## Excerpted text
'''
This is what it’s like to work at the Foxconn factory: You enter a five- or six-story concrete building, pull on a plastic jacket and hat, and slip booties over your shoes. You walk up a wide staircase to your assigned floor, the entirety of which lies open under unwavering fluorescent light. It’s likely that your job will require you to sit or stand in place for most of your shift. Maybe you grab components from a bin and slot them into circuit boards as they move down a conveyer. Or you might tend a machine, feeding it tape that holds tiny microprocessors like candy on paper spools. Or you may sit next to a refrigerator-sized machine, checking its handiwork under a magnifying glass. Or you could sit at a bench with other technicians placing completed cell-phone circuit boards into lead-lined boxes resembling small kilns, testing each piece for electromagnetic interference.

If you have to go to the bathroom, you raise your hand until your spot on the line can be covered. You get an hour for lunch and two 10-minute breaks; roles are switched up every few days for cross-training. It seems incredibly boring—like factory work anywhere in the developed world.
'''
## Given material
'''
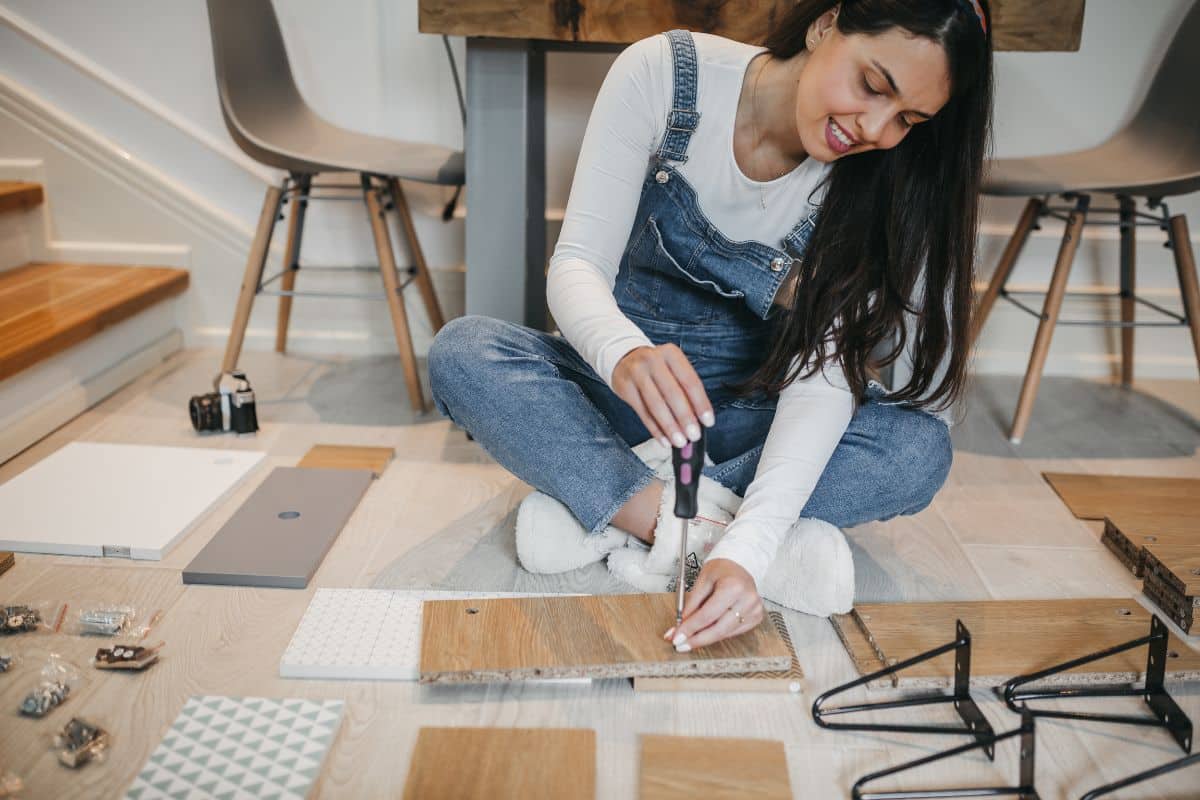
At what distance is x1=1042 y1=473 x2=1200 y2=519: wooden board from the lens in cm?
177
'''
## Challenges
A – Return the section of the factory passage from "This is what" to "for electromagnetic interference.".
B – According to the factory passage, how much time do workers get for lunch?
The data were taken from a different source than the factory passage.

## Answers below
A –
This is what it’s like to work at the Foxconn factory: You enter a five- or six-story concrete building, pull on a plastic jacket and hat, and slip booties over your shoes. You walk up a wide staircase to your assigned floor, the entirety of which lies open under unwavering fluorescent light. It’s likely that your job will require you to sit or stand in place for most of your shift. Maybe you grab components from a bin and slot them into circuit boards as they move down a conveyer. Or you might tend a machine, feeding it tape that holds tiny microprocessors like candy on paper spools. Or you may sit next to a refrigerator-sized machine, checking its handiwork under a magnifying glass. Or you could sit at a bench with other technicians placing completed cell-phone circuit boards into lead-lined boxes resembling small kilns, testing each piece for electromagnetic interference.

B – An hour.